begin

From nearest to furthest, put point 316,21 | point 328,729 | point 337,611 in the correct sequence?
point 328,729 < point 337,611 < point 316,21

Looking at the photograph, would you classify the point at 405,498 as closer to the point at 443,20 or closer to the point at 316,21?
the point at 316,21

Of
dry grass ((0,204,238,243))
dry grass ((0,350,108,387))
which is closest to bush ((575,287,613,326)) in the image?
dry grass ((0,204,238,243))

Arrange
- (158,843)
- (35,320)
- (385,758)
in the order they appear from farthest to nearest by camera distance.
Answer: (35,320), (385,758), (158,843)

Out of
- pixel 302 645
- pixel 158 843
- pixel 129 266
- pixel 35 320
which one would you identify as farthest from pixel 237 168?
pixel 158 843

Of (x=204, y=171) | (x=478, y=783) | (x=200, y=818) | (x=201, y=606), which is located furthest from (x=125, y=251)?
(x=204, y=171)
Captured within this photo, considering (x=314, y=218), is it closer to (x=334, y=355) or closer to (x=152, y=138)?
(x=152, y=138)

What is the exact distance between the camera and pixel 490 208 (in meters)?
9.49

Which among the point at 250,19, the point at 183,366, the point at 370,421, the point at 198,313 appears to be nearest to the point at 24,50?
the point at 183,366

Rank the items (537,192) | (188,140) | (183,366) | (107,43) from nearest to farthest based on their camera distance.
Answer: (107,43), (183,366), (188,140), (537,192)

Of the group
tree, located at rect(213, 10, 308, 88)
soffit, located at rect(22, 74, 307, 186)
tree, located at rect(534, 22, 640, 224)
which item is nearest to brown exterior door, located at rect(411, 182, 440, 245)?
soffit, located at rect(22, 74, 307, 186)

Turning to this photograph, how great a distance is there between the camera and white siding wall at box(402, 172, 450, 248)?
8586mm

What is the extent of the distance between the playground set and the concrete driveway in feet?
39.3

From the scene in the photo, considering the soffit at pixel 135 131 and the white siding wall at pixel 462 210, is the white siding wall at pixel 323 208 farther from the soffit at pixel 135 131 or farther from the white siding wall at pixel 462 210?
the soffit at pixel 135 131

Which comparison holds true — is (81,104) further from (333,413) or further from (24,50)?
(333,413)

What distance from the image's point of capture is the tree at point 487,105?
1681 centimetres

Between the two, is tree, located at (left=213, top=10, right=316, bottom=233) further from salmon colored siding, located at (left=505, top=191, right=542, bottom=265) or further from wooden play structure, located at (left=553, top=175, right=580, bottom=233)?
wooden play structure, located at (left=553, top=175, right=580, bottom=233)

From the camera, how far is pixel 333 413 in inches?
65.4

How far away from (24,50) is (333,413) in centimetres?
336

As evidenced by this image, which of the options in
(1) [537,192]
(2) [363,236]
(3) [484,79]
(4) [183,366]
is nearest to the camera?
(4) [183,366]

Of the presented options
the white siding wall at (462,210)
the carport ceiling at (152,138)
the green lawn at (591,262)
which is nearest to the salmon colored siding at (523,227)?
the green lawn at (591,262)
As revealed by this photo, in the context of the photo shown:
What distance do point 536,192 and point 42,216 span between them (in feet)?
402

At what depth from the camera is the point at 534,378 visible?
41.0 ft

end

* _EXERCISE REQUIREMENTS_: Copy the material above word for word, from the line that contains "Captured within this" up to and including the line that contains "Answer: (107,43), (183,366), (188,140), (537,192)".

* _SOLUTION TO THIS EXERCISE_:
Captured within this photo, considering (x=314, y=218), is it closer to (x=334, y=355) or closer to (x=152, y=138)?
(x=152, y=138)

What is the exact distance between the camera and pixel 490 208 (in meters)?
9.49

Which among the point at 250,19, the point at 183,366, the point at 370,421, the point at 198,313 appears to be nearest to the point at 24,50?
the point at 183,366

Rank the items (537,192) | (188,140) | (183,366) | (107,43) from nearest to farthest based on their camera distance.
Answer: (107,43), (183,366), (188,140), (537,192)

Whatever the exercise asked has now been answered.